Pictures are to be left out. Return exactly the lines below from the one with "Dynamic Duo Bridal Shower Invitations" up to and including the one with "OF 3 FRAMES|".

- [Extracted entries]:
* * * * *

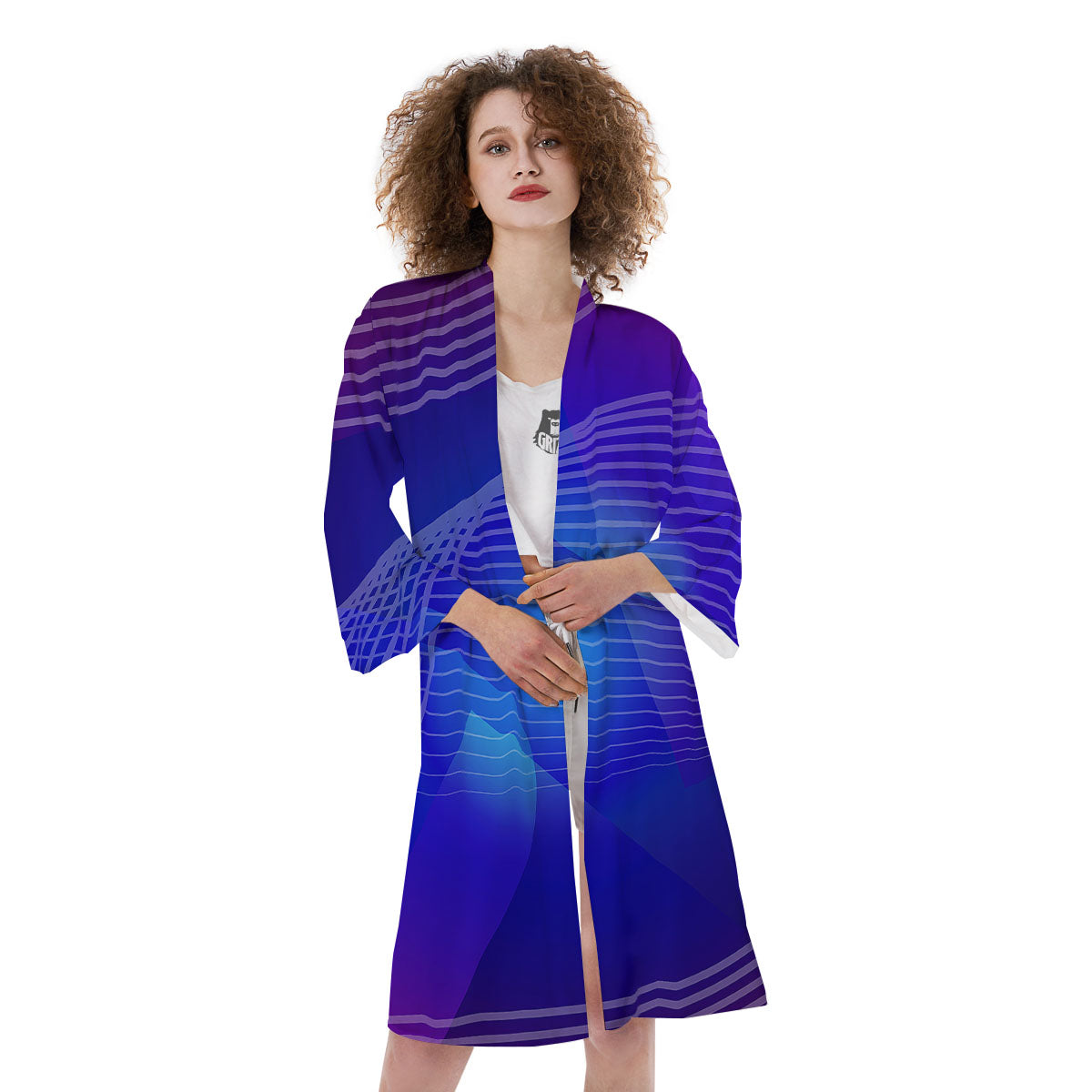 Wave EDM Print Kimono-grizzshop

* * * * *

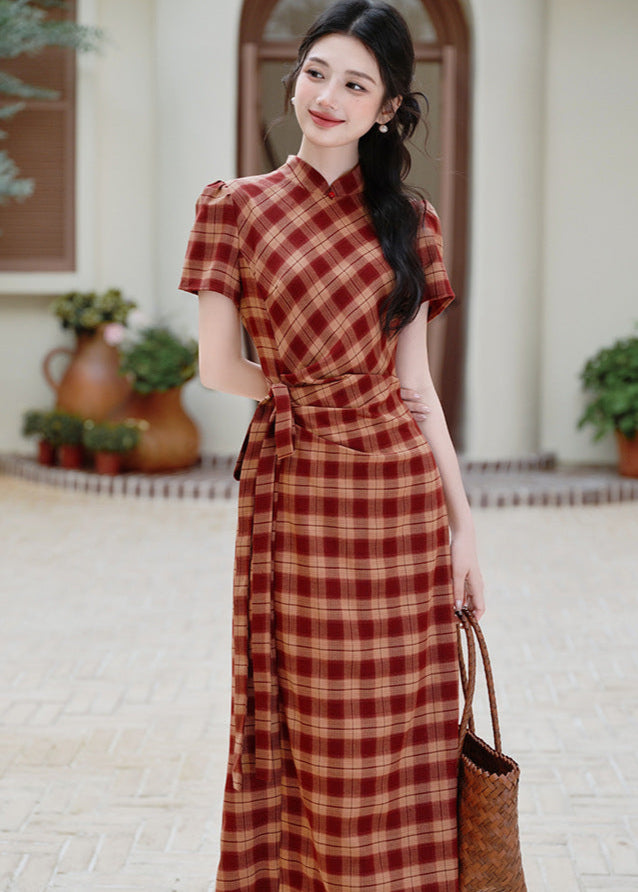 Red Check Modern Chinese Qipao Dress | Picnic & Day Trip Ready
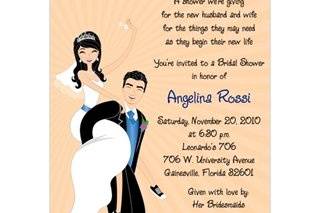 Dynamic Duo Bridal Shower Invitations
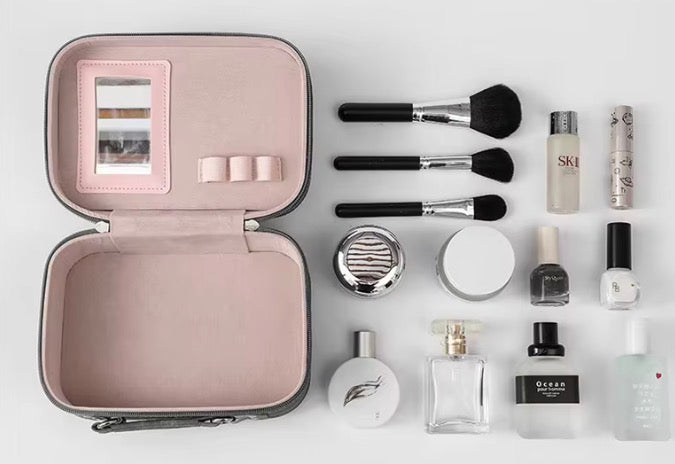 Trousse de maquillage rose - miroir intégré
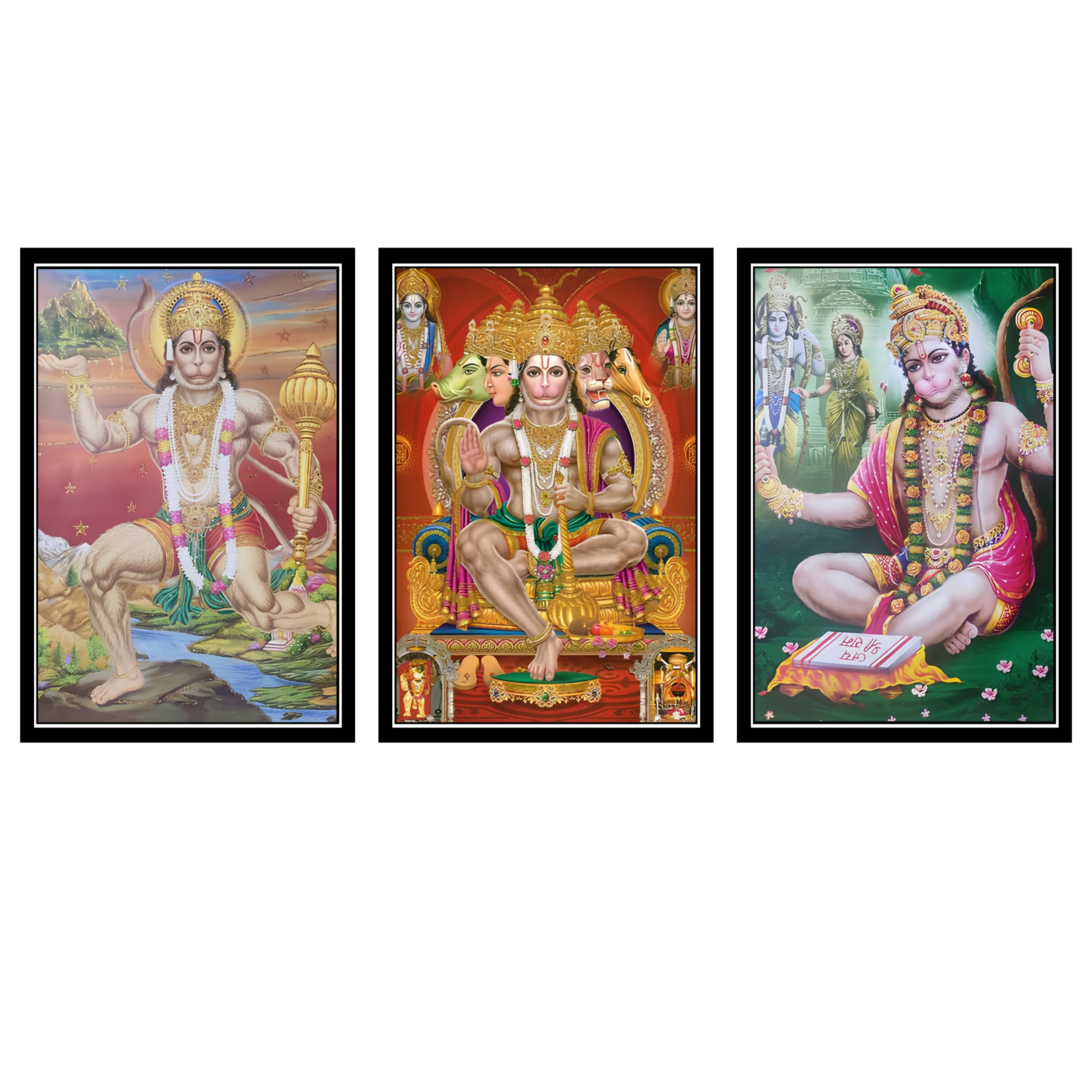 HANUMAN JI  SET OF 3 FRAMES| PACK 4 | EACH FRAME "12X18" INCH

* * * * *

- [Final answer]:
 Dynamic Duo Bridal Shower Invitations
 Trousse de maquillage rose - miroir intégré
 HANUMAN JI  SET OF 3 FRAMES| PACK 4 | EACH FRAME "12X18" INCH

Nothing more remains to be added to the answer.